- Phantom wallet faces lawsuit over $500,000 crypto theft due to alleged security vulnerabilities.
- Plaintiff claims private keys were stored in “unencrypted browser memory” making them vulnerable to Malware.
- The theft reportedly collapsed the Wiener Doge project which had reached a $3.1 million market cap.
A lawsuit filed Monday against Phantom Technologies claims security flaws in its popular Solana Blockchain wallet led to the theft of more than $500,000 worth of Wiener Doge tokens. According to court documents obtained by Decrypt, a cybercriminal allegedly accessed the victim’s private key from web browser memory, gaining complete access to three linked wallets without facing multi-factor authentication barriers.

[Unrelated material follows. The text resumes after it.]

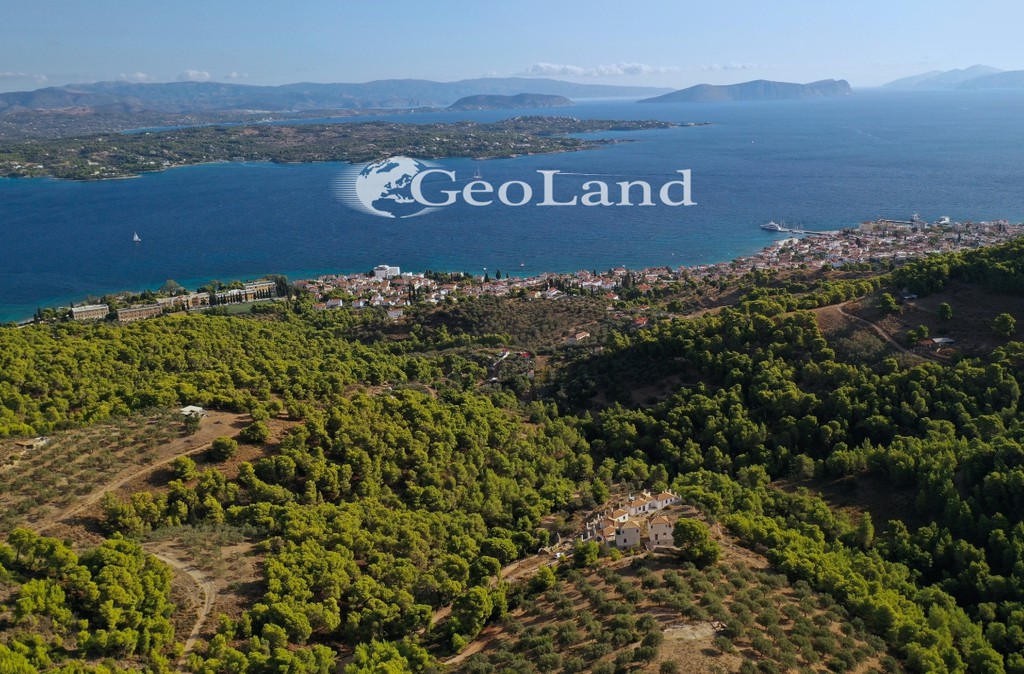 Μεζονέτα 108 τ.μ. προς πώληση, Βελοπούλα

The complaint, filed April 14 in the Southern District of New York by Thomas Liam Murphy and 13 other plaintiffs, alleges that Phantom exposed users to malware attacks despite marketing its security as “best-in-class.” The lawsuit claims the $3 billion-valued wallet service, which hosts approximately $25 billion in assets across 10 million users, stored private keys in unencrypted browser memory.

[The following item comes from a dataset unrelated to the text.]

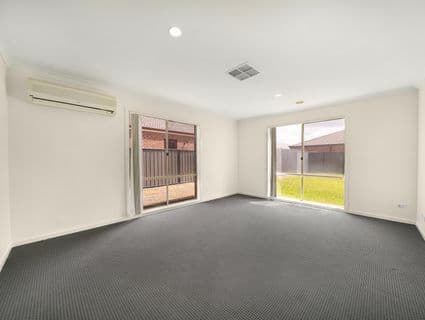 10 Blue Jay Crescent, Tarneit, VIC, 3029, Tarneit - Thumbnail 8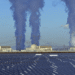 Nuclear energy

Security Allegations and Response
Murphy reportedly notified Phantom immediately after the theft, but the company responded that as a “noncustodial wallet,” Murphy bore “sole responsibility” for the loss. The lawsuit contends that the attacker used Phantom’s built-in “Swapper” feature to liquidate tokens worth approximately $500,000 for only $37,537 in Solana (SOL), effectively destroying the entire Wiener Doge project, which had reached a $3.1 million market capitalization according to data from GeckoTerminal.
The complaint further alleges that Phantom “lacked any system for transaction velocity checks, geolocation anomalies, or withdrawal limits,” drawing unfavorable comparisons to Coinbase wallet’s security features.
Exchange Partnership Controversy
The lawsuit also names cryptocurrency exchange OKX, which partnered with Phantom in November 2024. The plaintiffs claim Phantom’s failure to disclose its “direct integration with OKX” was “deceptive,” particularly following OKX’s guilty plea to federal money laundering charges for allegedly facilitating $5 billion in illicit transactions.
The plaintiffs seek at least $3.1 million in damages, claiming Phantom violated the Commodity Exchange Act by operating as an unregistered trading platform while avoiding regulatory oversight through “superficial claims of decentralization.”
Neither Phantom Technologies, Thomas Liam Murphy, nor OKX immediately responded to Decrypt’s request for comments regarding the allegations. Phantom has not yet issued a public statement addressing the lawsuit’s claims.